TASK DESCRIPTION:
Reproduce verbatim only the portion of the entries that opens with the line containing "How far is the large" and runs through the final line of the entries.

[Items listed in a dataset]
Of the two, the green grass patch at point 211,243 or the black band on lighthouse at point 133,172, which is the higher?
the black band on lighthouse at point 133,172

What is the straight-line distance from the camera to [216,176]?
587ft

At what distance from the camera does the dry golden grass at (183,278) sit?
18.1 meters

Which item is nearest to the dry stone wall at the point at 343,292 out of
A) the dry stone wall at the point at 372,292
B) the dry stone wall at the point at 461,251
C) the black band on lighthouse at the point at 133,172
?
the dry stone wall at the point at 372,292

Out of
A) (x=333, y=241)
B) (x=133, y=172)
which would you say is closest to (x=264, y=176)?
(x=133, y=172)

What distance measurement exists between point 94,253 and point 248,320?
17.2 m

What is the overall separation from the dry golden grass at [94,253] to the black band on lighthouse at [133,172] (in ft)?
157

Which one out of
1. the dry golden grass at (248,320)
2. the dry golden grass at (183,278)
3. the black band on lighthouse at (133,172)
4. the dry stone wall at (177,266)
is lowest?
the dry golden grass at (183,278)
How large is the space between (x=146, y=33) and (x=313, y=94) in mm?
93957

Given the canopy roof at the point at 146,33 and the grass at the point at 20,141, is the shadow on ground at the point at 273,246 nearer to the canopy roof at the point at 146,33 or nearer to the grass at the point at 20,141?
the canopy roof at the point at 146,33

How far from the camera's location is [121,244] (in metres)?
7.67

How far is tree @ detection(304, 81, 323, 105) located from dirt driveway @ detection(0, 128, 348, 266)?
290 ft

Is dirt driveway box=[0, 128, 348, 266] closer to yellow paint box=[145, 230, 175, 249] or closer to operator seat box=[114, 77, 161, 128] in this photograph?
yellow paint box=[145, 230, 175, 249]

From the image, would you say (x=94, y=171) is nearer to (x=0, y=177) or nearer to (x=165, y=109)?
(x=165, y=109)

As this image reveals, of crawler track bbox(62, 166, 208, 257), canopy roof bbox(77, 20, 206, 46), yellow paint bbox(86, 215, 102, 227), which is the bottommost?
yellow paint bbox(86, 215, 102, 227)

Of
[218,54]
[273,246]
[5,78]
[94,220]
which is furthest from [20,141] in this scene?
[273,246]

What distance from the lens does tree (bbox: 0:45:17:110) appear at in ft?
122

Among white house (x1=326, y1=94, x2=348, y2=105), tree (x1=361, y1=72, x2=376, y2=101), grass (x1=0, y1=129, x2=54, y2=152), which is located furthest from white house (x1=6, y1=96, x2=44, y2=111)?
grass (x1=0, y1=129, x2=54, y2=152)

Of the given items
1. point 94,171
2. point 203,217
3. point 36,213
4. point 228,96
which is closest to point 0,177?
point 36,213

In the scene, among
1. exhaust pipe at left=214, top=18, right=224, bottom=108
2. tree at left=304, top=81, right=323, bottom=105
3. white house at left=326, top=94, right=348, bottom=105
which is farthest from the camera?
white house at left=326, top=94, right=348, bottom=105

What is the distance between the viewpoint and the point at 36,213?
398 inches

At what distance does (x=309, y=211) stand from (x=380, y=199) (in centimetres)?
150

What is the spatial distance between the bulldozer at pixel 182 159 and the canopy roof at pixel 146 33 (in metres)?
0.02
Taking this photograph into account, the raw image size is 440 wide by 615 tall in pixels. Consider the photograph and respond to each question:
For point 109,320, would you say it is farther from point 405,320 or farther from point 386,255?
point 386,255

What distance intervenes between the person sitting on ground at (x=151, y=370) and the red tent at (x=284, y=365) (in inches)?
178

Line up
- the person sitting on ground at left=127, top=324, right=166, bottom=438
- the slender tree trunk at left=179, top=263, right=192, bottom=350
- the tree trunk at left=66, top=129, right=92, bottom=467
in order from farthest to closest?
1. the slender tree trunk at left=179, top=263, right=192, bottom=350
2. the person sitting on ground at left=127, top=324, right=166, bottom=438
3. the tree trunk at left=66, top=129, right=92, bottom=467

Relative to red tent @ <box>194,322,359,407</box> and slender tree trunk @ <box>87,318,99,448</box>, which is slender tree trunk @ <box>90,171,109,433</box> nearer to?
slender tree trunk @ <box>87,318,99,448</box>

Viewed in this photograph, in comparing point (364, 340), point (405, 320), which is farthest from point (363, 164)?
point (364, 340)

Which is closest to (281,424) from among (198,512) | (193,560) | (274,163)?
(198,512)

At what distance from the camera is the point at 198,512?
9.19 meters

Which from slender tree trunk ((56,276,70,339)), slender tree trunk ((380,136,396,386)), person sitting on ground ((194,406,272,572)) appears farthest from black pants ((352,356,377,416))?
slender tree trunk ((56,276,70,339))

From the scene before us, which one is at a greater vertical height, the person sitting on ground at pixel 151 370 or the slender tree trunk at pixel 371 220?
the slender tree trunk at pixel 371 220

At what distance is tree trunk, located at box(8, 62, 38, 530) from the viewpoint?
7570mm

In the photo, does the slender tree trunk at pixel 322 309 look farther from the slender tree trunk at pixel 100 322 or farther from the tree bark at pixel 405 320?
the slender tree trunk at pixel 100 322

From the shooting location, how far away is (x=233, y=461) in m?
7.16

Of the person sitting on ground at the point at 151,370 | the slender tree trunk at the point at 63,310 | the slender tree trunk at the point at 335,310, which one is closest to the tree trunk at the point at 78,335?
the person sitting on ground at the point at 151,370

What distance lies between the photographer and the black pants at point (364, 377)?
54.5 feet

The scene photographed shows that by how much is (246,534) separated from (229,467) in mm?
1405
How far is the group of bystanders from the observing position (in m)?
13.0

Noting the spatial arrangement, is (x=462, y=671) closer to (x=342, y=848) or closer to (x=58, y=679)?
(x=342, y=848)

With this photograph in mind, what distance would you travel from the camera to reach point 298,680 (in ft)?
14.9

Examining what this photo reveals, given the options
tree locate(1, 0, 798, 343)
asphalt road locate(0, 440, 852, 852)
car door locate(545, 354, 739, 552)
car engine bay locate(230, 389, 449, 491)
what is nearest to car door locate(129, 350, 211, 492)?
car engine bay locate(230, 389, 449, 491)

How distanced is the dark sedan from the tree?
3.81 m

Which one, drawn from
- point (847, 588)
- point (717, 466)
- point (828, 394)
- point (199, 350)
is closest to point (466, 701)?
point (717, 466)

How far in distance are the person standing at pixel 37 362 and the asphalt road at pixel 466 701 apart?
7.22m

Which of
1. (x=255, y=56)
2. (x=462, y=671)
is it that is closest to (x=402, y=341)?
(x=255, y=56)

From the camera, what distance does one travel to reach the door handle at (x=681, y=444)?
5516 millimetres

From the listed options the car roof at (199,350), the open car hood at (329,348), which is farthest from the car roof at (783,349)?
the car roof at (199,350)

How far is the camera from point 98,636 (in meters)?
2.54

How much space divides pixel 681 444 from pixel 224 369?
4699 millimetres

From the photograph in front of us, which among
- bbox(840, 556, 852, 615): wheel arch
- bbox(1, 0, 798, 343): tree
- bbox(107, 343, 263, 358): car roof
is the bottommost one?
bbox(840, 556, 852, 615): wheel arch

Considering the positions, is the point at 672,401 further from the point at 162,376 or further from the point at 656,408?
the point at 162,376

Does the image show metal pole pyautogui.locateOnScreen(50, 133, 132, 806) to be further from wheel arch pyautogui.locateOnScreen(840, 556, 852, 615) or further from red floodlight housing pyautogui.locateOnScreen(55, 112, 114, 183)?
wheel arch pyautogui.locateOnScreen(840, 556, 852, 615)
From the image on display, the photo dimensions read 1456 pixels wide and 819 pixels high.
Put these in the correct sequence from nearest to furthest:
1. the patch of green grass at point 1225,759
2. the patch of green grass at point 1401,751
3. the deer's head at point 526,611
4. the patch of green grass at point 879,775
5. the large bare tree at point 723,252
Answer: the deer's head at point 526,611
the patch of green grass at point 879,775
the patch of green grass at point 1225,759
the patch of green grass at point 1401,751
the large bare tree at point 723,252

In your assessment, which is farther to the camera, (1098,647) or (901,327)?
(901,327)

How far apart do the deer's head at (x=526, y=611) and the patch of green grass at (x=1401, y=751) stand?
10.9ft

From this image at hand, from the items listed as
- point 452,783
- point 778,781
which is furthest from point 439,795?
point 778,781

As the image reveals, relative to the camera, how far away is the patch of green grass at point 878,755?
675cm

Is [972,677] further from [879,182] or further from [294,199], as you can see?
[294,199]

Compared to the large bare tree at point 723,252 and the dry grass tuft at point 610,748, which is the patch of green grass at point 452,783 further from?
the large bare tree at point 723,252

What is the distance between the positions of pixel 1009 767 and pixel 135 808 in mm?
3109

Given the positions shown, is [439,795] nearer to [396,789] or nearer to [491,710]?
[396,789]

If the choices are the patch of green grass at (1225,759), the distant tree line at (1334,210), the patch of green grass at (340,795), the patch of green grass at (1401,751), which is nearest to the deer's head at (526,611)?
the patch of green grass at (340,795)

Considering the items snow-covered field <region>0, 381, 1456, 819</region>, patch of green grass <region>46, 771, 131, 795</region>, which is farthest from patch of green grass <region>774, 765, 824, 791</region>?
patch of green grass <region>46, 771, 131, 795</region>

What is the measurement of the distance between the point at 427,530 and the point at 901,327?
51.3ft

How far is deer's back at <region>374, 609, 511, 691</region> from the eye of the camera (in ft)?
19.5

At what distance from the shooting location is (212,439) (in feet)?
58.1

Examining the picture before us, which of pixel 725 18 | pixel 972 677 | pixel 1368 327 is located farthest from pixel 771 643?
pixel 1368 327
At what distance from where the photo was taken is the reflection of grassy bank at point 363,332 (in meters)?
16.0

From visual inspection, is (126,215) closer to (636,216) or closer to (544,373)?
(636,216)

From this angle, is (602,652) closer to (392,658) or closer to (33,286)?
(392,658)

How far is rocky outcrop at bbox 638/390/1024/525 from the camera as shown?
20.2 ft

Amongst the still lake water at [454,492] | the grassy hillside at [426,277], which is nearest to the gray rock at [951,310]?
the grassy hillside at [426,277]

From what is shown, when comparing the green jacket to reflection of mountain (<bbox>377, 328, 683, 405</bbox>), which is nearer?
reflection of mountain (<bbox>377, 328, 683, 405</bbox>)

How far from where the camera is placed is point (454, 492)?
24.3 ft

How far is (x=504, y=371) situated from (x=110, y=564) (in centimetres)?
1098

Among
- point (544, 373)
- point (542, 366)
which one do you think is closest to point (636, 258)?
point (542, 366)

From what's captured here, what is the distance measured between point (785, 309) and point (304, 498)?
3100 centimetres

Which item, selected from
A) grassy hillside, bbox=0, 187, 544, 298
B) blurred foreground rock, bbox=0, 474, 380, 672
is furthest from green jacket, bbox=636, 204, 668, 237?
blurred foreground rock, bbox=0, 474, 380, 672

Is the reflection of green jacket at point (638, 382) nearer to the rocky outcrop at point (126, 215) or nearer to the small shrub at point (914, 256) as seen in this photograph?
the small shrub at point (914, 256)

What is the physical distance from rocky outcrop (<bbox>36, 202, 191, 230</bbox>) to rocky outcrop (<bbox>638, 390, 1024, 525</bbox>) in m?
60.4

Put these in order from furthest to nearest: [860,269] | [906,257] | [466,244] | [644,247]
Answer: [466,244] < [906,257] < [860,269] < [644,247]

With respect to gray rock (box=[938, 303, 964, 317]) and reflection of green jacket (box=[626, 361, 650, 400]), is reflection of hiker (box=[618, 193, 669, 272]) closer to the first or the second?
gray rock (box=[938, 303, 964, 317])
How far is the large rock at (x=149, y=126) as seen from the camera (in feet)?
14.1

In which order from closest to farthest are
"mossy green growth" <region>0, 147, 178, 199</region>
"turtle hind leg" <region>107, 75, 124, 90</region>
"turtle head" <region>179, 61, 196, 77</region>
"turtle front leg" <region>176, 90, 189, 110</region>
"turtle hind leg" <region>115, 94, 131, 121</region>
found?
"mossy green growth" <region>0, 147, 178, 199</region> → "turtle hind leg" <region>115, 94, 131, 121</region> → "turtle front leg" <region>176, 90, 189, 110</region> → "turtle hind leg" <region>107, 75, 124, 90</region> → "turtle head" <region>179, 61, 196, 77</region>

RESULT OF THE TASK:
How far is the large rock at (x=149, y=126) as seen from the camera (in feet)?
14.1

In which order from closest to farthest are
"mossy green growth" <region>0, 147, 178, 199</region>
"turtle hind leg" <region>107, 75, 124, 90</region>
"turtle head" <region>179, 61, 196, 77</region>
"turtle front leg" <region>176, 90, 189, 110</region>
"turtle hind leg" <region>115, 94, 131, 121</region>
found?
"mossy green growth" <region>0, 147, 178, 199</region> → "turtle hind leg" <region>115, 94, 131, 121</region> → "turtle front leg" <region>176, 90, 189, 110</region> → "turtle hind leg" <region>107, 75, 124, 90</region> → "turtle head" <region>179, 61, 196, 77</region>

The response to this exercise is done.